+++ Material for this task

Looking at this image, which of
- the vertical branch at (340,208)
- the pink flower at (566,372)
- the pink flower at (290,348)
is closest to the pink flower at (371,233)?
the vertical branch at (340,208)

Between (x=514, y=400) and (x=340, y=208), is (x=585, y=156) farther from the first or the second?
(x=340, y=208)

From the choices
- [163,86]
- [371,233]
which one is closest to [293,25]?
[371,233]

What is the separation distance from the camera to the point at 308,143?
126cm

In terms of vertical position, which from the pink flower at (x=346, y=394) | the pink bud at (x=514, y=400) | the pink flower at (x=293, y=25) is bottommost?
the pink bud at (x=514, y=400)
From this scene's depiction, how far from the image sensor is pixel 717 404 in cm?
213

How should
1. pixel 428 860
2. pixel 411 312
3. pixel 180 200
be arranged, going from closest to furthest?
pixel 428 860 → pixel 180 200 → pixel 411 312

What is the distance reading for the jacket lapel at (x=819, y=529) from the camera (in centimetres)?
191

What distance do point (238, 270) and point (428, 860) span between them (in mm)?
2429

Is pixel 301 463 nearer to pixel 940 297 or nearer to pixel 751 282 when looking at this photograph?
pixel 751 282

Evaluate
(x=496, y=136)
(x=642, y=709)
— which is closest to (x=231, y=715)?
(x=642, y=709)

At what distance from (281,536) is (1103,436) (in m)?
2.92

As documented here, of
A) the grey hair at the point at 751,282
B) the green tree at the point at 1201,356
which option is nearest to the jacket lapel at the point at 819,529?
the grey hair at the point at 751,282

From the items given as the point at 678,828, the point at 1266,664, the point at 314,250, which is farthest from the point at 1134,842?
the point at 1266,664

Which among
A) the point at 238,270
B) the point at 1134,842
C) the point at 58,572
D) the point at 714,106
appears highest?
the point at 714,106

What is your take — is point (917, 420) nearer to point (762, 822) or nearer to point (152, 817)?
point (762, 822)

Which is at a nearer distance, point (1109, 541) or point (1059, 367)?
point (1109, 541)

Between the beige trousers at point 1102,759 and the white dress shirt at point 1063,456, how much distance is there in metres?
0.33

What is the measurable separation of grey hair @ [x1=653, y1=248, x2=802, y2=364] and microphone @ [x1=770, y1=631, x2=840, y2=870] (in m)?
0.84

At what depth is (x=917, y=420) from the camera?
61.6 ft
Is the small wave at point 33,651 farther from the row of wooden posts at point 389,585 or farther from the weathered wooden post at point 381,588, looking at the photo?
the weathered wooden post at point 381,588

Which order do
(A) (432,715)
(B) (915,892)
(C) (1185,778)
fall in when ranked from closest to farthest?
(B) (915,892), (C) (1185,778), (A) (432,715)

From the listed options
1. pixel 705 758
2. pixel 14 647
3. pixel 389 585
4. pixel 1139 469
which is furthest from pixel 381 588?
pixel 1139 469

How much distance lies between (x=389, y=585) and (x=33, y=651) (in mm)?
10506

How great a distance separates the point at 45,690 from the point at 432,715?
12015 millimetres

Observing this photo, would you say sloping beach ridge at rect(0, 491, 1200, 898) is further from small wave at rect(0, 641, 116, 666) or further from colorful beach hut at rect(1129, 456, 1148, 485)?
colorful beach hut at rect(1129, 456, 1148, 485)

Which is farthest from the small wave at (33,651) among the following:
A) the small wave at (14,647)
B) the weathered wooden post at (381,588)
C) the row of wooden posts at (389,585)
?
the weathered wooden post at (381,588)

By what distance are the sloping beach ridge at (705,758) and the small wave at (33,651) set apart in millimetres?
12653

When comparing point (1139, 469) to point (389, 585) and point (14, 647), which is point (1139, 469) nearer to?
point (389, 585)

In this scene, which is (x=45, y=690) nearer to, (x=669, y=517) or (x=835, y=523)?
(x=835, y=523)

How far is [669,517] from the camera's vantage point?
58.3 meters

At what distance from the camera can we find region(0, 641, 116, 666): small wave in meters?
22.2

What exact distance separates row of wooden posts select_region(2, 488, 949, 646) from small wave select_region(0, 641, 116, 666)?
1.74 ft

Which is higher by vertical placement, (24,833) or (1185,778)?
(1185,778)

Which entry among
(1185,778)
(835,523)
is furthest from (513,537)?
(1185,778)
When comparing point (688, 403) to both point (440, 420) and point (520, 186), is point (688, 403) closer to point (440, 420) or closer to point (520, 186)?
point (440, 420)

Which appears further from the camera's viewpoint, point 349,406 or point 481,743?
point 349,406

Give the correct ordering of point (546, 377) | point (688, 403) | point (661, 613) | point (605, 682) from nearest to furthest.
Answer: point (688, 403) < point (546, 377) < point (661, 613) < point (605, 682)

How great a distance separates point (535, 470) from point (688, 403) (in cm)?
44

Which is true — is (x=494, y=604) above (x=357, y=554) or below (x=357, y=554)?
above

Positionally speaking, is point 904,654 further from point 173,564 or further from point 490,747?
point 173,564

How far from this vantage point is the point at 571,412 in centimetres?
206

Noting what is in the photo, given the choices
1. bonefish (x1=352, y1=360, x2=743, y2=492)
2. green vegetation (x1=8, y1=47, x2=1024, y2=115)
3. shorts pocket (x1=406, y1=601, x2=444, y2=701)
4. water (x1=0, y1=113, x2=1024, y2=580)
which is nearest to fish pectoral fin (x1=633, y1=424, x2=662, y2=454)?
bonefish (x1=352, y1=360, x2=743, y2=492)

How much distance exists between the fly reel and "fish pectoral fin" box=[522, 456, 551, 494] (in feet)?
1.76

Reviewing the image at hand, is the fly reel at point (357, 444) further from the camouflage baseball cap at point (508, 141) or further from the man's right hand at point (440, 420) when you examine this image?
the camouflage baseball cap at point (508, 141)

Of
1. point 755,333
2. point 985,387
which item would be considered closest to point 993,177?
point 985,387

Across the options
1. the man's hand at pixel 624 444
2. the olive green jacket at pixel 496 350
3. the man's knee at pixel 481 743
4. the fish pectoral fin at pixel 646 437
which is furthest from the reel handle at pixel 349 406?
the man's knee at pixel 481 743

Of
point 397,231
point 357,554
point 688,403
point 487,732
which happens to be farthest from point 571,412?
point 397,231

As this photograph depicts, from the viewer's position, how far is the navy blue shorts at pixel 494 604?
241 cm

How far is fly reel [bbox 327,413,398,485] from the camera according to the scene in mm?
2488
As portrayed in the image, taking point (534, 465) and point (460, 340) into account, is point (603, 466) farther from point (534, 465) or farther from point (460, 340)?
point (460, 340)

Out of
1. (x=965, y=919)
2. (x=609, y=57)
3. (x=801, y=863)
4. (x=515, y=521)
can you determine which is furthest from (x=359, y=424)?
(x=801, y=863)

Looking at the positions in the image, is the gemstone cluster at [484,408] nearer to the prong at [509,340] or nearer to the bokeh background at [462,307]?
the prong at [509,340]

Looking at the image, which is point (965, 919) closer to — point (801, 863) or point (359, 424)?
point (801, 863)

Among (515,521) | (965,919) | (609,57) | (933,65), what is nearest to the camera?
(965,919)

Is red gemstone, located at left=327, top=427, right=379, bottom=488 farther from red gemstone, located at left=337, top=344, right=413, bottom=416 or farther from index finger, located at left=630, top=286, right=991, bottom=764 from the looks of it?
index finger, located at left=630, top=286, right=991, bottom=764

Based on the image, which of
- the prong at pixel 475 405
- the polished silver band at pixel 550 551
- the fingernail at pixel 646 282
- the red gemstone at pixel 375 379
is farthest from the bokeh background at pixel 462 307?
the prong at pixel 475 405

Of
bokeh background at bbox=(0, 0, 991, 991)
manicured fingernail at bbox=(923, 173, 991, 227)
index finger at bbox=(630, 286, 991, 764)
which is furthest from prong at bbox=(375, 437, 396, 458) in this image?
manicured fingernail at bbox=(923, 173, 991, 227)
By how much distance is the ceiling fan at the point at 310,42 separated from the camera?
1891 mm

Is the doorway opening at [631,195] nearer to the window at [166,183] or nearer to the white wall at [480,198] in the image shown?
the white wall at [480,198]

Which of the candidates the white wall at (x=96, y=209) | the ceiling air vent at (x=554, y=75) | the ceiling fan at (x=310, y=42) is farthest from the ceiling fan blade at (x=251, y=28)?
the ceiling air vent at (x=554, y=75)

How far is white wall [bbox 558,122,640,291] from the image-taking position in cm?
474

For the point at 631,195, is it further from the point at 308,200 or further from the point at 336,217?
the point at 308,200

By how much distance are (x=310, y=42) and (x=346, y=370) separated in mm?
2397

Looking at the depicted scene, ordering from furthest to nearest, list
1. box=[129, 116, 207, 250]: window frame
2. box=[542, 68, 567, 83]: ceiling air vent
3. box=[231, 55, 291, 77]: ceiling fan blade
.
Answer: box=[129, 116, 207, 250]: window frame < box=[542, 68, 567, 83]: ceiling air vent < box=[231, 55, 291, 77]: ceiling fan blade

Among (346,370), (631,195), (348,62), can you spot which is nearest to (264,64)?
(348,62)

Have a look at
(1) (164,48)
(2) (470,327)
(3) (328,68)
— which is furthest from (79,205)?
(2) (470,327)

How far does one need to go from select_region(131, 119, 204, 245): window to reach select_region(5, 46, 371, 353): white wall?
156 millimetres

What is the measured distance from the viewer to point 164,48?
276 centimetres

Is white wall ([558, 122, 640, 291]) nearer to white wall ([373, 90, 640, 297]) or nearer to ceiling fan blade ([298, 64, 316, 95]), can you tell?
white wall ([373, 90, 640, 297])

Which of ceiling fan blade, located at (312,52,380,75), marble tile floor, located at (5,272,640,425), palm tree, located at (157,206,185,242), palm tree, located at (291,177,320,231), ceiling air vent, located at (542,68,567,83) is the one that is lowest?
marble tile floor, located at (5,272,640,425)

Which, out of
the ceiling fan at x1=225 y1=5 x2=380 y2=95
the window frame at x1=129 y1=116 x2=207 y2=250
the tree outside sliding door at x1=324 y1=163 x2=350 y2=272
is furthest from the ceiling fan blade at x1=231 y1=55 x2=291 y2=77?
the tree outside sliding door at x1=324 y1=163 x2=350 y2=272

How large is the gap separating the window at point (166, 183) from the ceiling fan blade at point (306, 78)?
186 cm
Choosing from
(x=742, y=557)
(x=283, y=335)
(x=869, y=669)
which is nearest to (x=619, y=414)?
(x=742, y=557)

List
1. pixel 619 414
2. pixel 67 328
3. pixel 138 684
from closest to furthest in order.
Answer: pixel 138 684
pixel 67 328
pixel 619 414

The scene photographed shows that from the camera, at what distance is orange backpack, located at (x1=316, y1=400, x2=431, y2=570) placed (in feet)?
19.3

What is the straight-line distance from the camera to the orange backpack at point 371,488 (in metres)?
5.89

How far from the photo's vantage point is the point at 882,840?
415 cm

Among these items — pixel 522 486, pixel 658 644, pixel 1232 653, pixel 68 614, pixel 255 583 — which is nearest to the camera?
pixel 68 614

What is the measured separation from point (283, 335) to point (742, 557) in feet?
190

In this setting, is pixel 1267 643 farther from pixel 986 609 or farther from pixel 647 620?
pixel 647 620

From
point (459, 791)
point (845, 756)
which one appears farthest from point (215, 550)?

++++++

## Exercise aim
Reproduce the entries word for word, starting at the line that contains "What is the measured separation" and running down through the last line of the entries.

## Output below
What is the measured separation from point (283, 335) to point (742, 557) in feet?
190

In this setting, is pixel 1267 643 farther from pixel 986 609 or farther from pixel 647 620?
pixel 647 620

From
point (459, 791)
point (845, 756)
which one appears farthest from point (215, 550)?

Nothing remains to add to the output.